Хотя нет, рановато еще делать выводы, надо собирать факты, как можно больше фактов, все видеть и все запоминать…

Разведчики вышли на дорогу и остановились, высматривая попутную машину. Стояли и считали автомобили и пушки, проходившие мимо них. Точнее, считал один Сугубчик — он обладал феноменальной памятью, — и на него они могли положиться.

Наконец через бугор перевалила колонна пустых грузовиков, и Дорош определил, что на северный склон они шли гружеными. Остановил передний, предъявил офицерские документы, пожаловался, что их машина вышла из строя — с нею, мол, остался шофер, — а им срочно надо добраться до Ралехова, небольшого городка, лежавшего на шоссе в десяти километрах отсюда.

Офицер не возражал — грузовики все равно направлялись через Ралехов, — и разведчики попрыгали в кузов.

Перед Ралеховым на дороге стоял эсэсовский патруль — шла придирчивая проверка документов. Дорош, не вылезая из кузова, протянул обершарфюреру свои документы.

Эсэсовец внимательно рассмотрел их, спросил:

— Солдаты с вами?

— Да.

— Прошу пройти со мной.

— Но мы же торопимся.

— Прошу не спорить. Солдатам вылезти из кузова и ждать тут.

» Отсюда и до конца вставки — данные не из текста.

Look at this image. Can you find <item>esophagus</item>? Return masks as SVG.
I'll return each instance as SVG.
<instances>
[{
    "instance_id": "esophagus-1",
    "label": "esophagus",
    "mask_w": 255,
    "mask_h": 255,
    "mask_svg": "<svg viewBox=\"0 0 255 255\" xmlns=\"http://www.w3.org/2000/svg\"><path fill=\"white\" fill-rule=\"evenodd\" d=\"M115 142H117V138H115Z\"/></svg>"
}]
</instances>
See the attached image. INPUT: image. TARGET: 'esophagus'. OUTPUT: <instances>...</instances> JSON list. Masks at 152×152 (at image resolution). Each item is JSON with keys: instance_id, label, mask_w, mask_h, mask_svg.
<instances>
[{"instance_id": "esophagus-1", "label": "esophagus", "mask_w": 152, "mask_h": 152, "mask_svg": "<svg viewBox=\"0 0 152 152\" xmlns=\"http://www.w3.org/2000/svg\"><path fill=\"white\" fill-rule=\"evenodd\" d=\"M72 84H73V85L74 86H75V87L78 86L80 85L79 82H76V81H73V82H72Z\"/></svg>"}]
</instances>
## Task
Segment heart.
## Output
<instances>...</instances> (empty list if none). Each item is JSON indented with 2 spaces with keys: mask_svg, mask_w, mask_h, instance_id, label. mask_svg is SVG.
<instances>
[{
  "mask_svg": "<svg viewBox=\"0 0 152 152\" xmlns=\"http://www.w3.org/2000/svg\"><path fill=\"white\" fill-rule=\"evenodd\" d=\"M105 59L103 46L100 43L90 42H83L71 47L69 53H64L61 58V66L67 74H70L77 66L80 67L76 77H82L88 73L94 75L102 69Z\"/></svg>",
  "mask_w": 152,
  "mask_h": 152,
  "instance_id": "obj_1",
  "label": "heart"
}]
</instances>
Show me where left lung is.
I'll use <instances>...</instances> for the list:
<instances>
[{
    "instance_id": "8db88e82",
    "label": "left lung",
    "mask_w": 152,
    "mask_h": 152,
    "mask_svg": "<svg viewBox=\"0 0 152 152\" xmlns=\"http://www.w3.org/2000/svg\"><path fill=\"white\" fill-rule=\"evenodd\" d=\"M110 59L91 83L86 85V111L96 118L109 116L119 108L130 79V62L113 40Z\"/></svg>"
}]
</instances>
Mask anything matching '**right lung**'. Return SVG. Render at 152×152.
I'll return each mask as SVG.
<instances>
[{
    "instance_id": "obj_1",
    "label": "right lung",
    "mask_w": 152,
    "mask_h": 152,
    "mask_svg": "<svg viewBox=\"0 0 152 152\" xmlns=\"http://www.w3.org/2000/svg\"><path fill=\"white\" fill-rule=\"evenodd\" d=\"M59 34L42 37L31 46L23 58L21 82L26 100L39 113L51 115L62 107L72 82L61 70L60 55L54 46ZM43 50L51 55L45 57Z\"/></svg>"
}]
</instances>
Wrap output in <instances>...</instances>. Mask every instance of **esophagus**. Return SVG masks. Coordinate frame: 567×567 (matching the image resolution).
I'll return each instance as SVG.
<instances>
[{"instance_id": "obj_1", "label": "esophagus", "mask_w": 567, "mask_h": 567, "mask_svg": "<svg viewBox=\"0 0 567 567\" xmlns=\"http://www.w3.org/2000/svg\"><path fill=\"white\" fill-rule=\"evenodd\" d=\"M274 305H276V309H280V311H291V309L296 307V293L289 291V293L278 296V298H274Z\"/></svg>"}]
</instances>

Дорош понял — сопротивляться бесполезно. Но что надо этому эсэсовцу? Ведь их документы в порядке… Спрыгнул из кузова. Обершарфюрер привел его к покрытой брезентом грузовой машине, на ступеньке которой сидел офицер в блестящем плаще. Передал ему документы Дороша.

— У обер–лейтенанта нет пропуска, — доложил эсэсовец.

«Вот оно что, — облегченно вздохнул Дорош. — Но как же я могу иметь пропуск?»

— Конечно нет, — сказал он уверенно. — Я — офицер связи генерал–лейтенанта Вейста и еду в штаб генерал–полковника Блейхера.